ИЗВЛЕЧЁННЫЙ ТЕКСТ ->

******

Помимо работы Мэнли Маколей также использовал произведения других проплаченных авторов. При этом он не просто заимствовал скандальные факты из чужих книг, не отличающихся достоверностью, но и обыгрывал их своим «язвительным воображением», что еще больше усиливало негативное впечатление от передаваемой информации
[849]. Маколей, по словам Черчилля, был «мастером колющей риторики и тщательно продуманного пренебрежения»
[850]; «трудно найти более искусного автора небылиц»
[851].
Черчилль вступает в дискуссию с Маколеем не только по ключевым вопросам биографии своего предка, но и восстанавливает истину в эпизодах его частной жизни. Например, он вносит поправки относительно внешности известного полководца
[852]. На четырех страницах он спорит с Маколеем об искренности отношений между Джоном и Сарой, завершая риторику известным абзацем: «Можно даже не пытаться догнать лорда Маколея. Великолепие и размах повествования несут его быстро вперед, с каждым поколением выводя на новые просторы. Нам остается только надеяться, что Правда будет следовать за ним так же быстро, чтобы закрепить ярлык „Лжец“ на фалду его элегантного и модного пальто»
[853].
Черчилль считал, что, опровергнув несправедливую критику, внесет значительный вклад в историческую науку; в его понимании, правдивое понимание прошлого «изменит исторические суждения и оценки нескольких поколений»
[854]. Однако проблема заключалась в том, что иногда он и сам скатывался в темную область пристрастности и тенденциозности. В одном из фрагментов он настолько увлекся обелением Мальборо, что, как говорят, «перешел на личности». В частности, пытаясь объяснить «скупость» своего предка, он сообщил читателям, что Маколей признавался, будто принял должность в Верховном комитете по делам Индии исключительно ради улучшения собственного благосостояния. Пусть так, но какое отношение поступки Маколея имели к истории герцога Мальборо и событиям более чем двухвековой давности?
[855]
Крен в сторону Маколея не остался незамеченным. Одни критики оценили успехи, достигнутые автором в очищении образа «народного героя»
[856], другие считали, что Черчиллю «изменило чувство меры»
[857], а третьи находили, что выпады против покойного историка только портят общее впечатление. Например, Альфред Дафф Купер, который сам отметился замечательной биографией Талейрана и с которым обсуждалась рукопись первого тома, считал высказывание о «лжеце» двойной ошибкой. Во-первых, Черчилль, проявив недопустимые эмоции («злобу»), отошел от объективности повествования и к тому же использовал «неподобающий язык». Во-вторых, оперируя фактами, Черчилль мог бы остаться на одном уровне с Маколеем, но, развешивая ярлыки, «опустился до уровня озорного школьника, дразнящего преподавателя за его спиной». «Со всеми его ошибками, Маколей был великий художник, — сказал Купер своему другу. — Если вам так угодно, назовите его историческим романистом. Сравните его, наконец, с Вальтером Скоттом…»
[858].

******

ФРАГМЕНТЫ ДАННЫХ ->
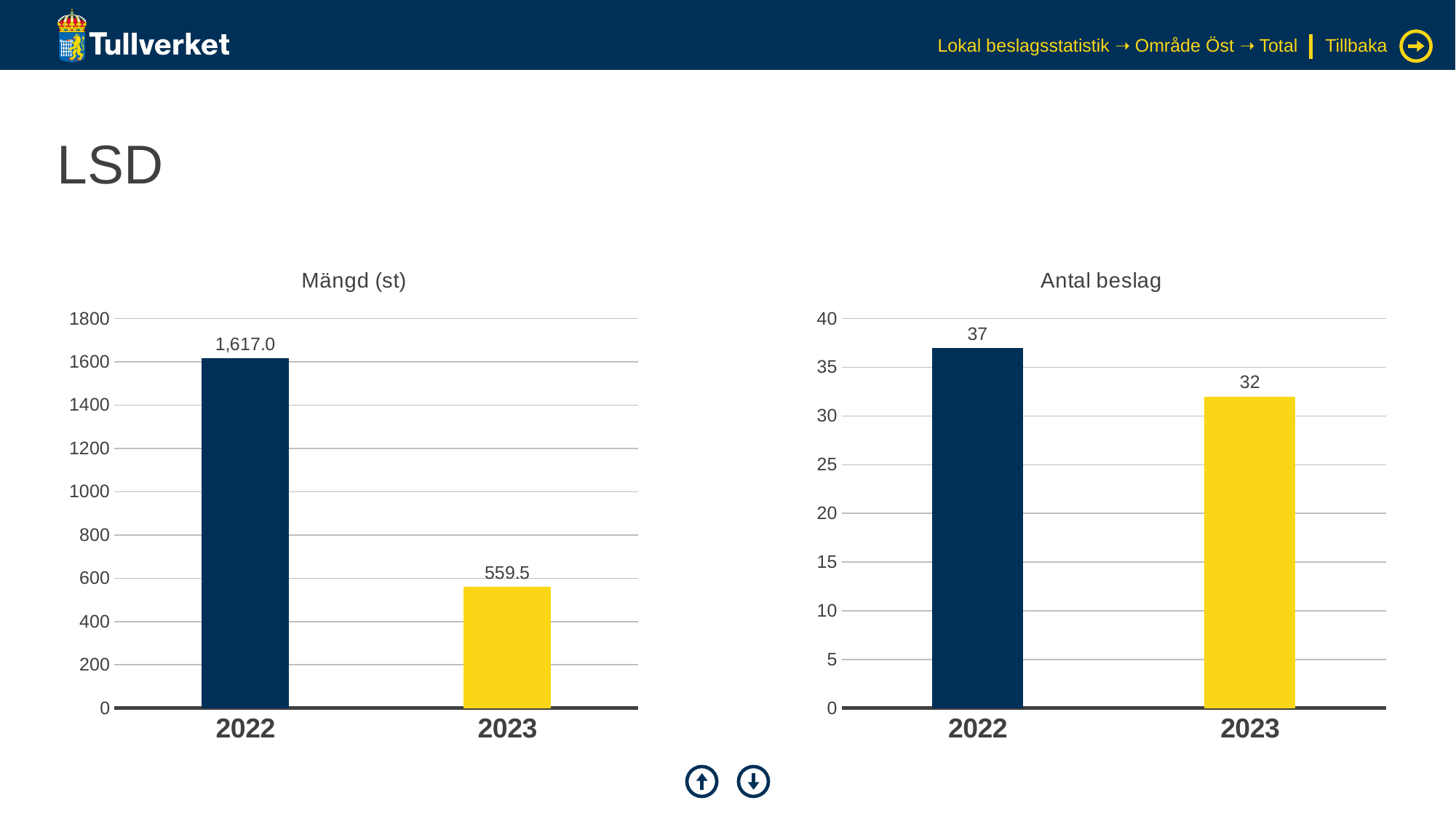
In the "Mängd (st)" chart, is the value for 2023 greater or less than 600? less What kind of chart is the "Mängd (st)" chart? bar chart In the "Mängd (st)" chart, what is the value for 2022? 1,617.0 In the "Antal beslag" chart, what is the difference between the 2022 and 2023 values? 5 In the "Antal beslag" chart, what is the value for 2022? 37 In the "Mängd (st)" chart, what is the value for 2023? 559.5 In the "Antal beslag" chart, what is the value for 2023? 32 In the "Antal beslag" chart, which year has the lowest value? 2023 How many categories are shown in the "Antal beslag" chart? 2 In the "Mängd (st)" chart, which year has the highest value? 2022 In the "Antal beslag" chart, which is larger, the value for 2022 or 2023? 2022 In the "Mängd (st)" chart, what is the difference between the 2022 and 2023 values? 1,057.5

******

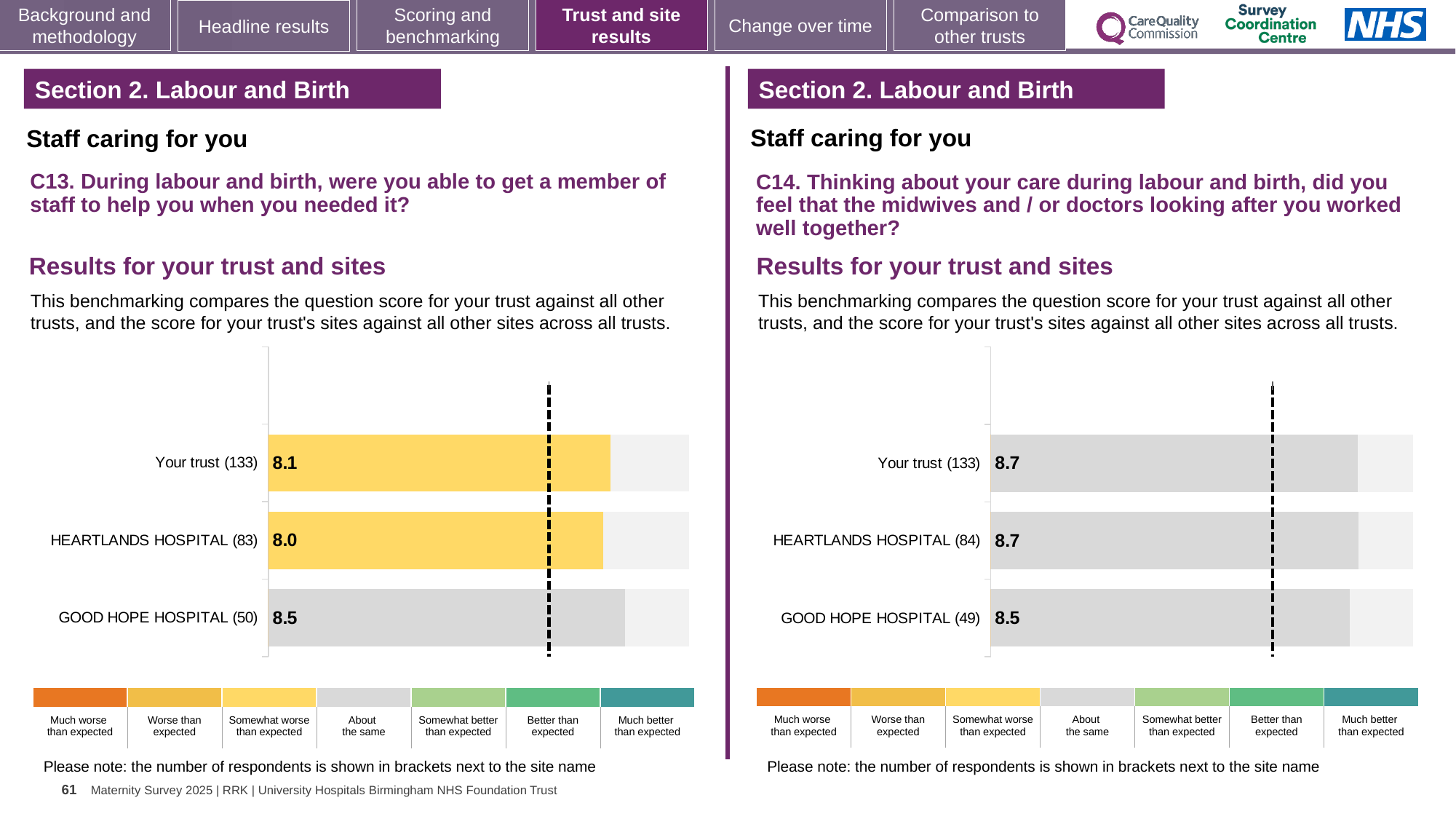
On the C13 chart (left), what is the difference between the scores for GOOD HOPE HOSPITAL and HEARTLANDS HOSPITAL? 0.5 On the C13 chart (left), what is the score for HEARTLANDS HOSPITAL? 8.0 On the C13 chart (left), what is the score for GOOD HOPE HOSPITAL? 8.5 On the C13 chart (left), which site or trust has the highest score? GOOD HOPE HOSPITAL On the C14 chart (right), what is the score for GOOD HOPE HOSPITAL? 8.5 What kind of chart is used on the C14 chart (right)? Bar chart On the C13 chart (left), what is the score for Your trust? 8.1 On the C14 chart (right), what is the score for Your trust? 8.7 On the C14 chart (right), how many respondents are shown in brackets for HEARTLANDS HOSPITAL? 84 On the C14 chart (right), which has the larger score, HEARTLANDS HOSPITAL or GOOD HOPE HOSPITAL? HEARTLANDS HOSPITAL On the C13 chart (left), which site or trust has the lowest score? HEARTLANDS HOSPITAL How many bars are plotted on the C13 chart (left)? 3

******

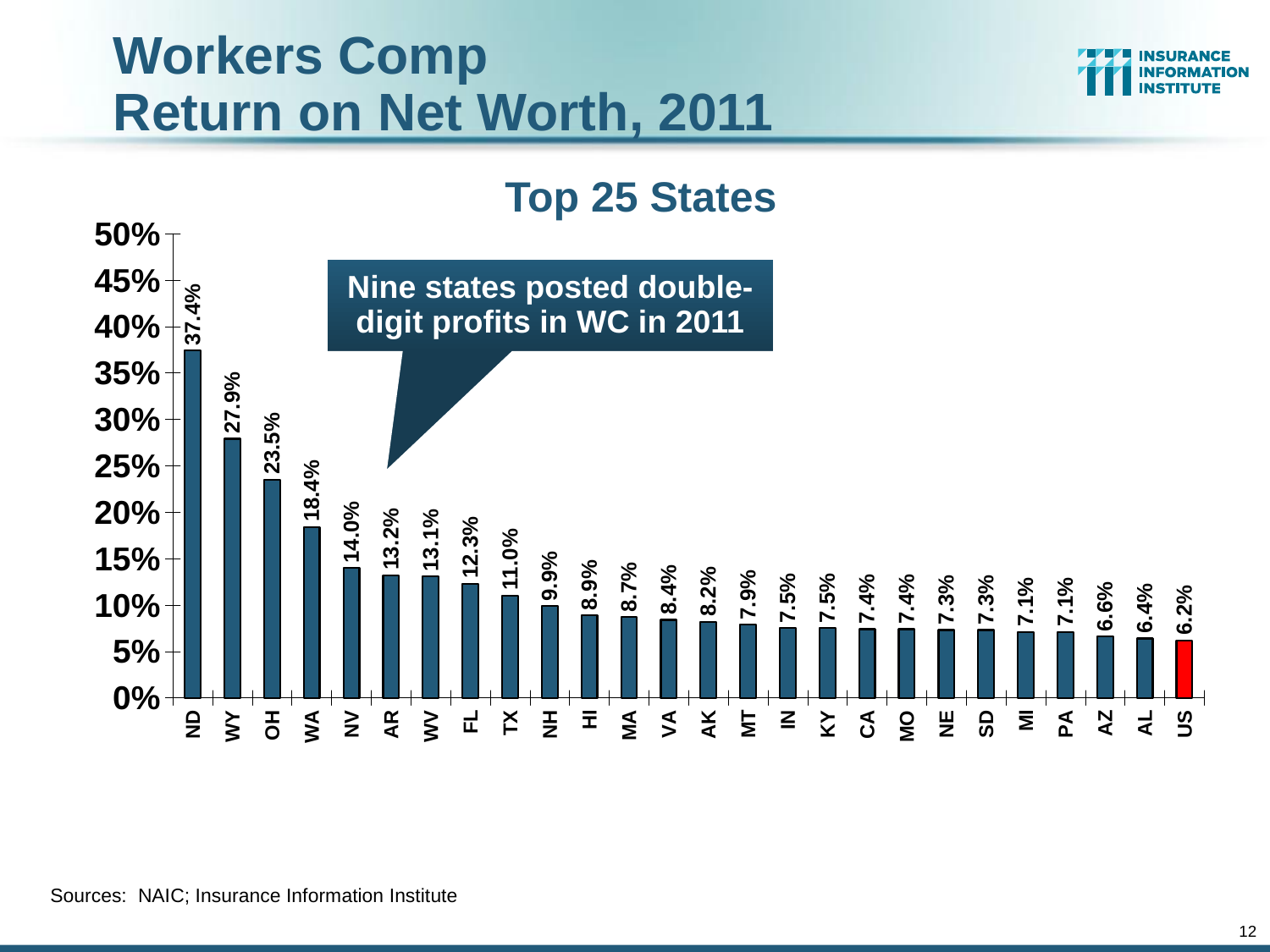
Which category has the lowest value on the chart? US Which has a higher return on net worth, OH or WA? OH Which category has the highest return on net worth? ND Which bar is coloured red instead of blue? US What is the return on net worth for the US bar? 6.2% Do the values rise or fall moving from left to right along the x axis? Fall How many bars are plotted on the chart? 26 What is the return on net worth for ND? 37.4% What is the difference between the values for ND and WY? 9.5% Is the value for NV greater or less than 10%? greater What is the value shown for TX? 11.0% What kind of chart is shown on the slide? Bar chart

******

ЗАДАНИЯ ->
**1)** Перечислите все оценки критиков, которые, согласно тексту о споре Черчилля с Маколеем, вызвал крен в сторону Маколея.
**2)** Продолжите текст о споре Черчилля с Маколеем сразу после его последней фразы.
Приведённые строки для работы не нужны.

ОТВЕТЫ ->
**1)**
- Одни критики оценили успехи, достигнутые автором в очищении образа «народного героя».
- Другие считали, что Черчиллю «изменило чувство меры».
- Третьи находили, что выпады против покойного историка только портят общее впечатление.

**2)**
Купера поддержал профессор-историк Луис Бернстайн Намьер (1888–1960). По мнению Намьера, автор уделил слишком много внимания персоне почившего вига, «испортив тем самым собственное описание образа Мальборо». В книге практически нет мест, где бы, обсуждая тот или иной поступок предка, Черчилль не «отходил бы в сторону и не вдавался в спор с тем карикатурным образом, который оставил Маколей». В результате, с сожалением констатировал Намьер, «прочитав вашу книгу, я окончательно убедился в том, что изображение Мальборо Маколеем ошибочно, но взамен я не смог получить образ полководца, который был бы настолько же выразителен, как созданный вами, к примеру, портрет Вильгельма III». Намьер считал, что сочинение только выиграло бы, если бы Черчилль убрал все разбирательства с Маколеем в отдельное приложение, не отвлекая внимание читателей от описания главного героя. «В таком случае вы бы избавили свой труд от полемической составляющей, которая раздражает в великом произведении искусства»
[859].
Без упоминания выпадов в сторону Маколея не обходятся и последующие исследователи. Так, Рой Дженкинс полагает, что первый том «Мальборо» отличает «неистовая пристрастность». Словно «доказать несостоятельность» выводов Маколея было главным (после улучшения своего финансового состояния) побудительным мотивом написания этого труда
[860]. Джон Лукач считает «неумеренную карающую кампанию против Маколея» «очевидной ошибкой»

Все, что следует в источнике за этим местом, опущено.